• Data listing:
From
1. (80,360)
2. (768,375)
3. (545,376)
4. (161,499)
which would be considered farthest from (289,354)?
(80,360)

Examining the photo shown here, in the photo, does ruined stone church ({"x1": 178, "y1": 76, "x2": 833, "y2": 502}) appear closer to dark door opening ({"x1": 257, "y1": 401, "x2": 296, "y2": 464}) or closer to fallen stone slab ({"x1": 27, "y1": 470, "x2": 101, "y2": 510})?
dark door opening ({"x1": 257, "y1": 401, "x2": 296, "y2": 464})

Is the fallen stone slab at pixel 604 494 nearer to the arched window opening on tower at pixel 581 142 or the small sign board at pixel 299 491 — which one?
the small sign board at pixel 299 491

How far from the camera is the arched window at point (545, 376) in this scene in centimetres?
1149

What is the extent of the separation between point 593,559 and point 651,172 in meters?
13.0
---
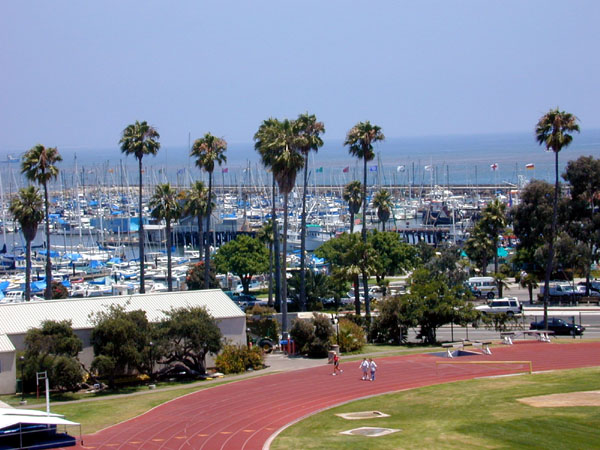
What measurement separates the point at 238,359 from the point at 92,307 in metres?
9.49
* * *
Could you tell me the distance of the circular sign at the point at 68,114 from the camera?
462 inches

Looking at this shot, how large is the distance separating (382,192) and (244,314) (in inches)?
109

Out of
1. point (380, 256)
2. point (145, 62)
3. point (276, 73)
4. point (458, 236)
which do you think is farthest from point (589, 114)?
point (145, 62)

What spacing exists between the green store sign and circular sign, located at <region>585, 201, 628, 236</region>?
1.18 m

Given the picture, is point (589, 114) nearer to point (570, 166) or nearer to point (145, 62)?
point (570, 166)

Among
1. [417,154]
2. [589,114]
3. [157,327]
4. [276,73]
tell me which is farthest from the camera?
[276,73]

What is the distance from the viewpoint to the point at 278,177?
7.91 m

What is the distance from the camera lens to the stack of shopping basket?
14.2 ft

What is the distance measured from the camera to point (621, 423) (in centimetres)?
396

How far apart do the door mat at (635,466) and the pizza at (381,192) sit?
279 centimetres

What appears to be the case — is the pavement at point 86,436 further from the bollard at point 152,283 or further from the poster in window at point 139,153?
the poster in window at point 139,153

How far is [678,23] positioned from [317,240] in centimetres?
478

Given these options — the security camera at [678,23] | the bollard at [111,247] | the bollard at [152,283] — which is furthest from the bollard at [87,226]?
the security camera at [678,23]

• Exercise brief: Make a Markdown table with the columns Row and Line from the records, starting at the line containing "What is the distance measured" and ending with the line containing "279 centimetres", including both. Number each nonblank line in Row, put its text in Line, and leave out blank lines.

• Reply:
| Row | Line |
|---|---|
| 1 | What is the distance measured from the camera to point (621, 423) (in centimetres)? |
| 2 | 396 |
| 3 | How far apart do the door mat at (635,466) and the pizza at (381,192) sit? |
| 4 | 279 centimetres |